Kerusakan yang telah berlangsung lama itu dinilai sangat mengganggu aktivitas masyarakat. Akses transportasi menjadi terhambat, berdampak langsung pada perekonomian warga, kelancaran pendidikan, hingga layanan kesehatan.
Menanggapi keluhan tersebut, Kepala Dinas Pekerjaan Umum, Tata Ruang, Perumahan dan Kawasan Permukiman (PUTRPKP) Kabupaten Indragiri Hilir, Yusnaldi, menyatakan bahwa proyek pembangunan jalan kini telah memasuki tahap persiapan.

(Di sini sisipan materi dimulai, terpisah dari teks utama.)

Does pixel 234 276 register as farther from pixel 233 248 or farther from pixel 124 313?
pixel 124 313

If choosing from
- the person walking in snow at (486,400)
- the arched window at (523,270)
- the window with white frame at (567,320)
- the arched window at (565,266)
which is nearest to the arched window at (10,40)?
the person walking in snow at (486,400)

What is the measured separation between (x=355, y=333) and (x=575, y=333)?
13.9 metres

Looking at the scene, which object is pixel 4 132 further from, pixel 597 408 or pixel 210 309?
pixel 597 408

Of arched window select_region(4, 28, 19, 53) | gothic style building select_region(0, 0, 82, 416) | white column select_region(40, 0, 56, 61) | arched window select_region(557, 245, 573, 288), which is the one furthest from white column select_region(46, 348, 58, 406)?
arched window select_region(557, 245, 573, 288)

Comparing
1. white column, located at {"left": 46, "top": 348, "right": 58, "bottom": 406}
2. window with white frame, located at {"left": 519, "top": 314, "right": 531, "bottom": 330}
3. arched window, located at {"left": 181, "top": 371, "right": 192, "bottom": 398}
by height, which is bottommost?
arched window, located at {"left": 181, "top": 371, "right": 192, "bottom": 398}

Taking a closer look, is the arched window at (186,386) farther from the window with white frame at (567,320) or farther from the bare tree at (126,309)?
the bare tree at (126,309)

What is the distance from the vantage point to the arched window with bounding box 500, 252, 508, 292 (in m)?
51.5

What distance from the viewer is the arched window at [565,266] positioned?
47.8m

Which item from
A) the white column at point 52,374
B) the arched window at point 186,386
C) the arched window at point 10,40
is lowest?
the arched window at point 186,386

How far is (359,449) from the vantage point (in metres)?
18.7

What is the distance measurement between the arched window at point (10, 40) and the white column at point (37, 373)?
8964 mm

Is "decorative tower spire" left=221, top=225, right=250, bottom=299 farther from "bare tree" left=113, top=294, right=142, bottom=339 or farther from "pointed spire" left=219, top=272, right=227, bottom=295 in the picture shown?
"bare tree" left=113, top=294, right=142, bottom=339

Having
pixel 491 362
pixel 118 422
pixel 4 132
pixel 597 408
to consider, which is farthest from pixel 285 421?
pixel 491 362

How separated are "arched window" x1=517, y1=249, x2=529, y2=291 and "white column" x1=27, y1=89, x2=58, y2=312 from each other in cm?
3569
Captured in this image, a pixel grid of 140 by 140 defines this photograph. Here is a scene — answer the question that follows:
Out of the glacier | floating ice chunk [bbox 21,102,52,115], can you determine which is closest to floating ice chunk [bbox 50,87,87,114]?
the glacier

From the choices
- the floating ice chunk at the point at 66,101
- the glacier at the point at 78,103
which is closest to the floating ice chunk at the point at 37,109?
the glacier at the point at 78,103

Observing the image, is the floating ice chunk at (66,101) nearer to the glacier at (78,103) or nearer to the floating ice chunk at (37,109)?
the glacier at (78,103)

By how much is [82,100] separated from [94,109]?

“Saat ini masih dalam proses penyusunan dokumen pengadaan barang dan jasa. Kita mulai dari lelang pengawasan. Jika berjalan lancar, pembangunan fisik ditargetkan dimulai akhir Mei atau awal Juni,” ujarnya, Minggu (5/4/2026).
Ia menambahkan, perbaikan jalan tersebut diperkirakan akan menelan anggaran sekitar Rp6,5 miliar.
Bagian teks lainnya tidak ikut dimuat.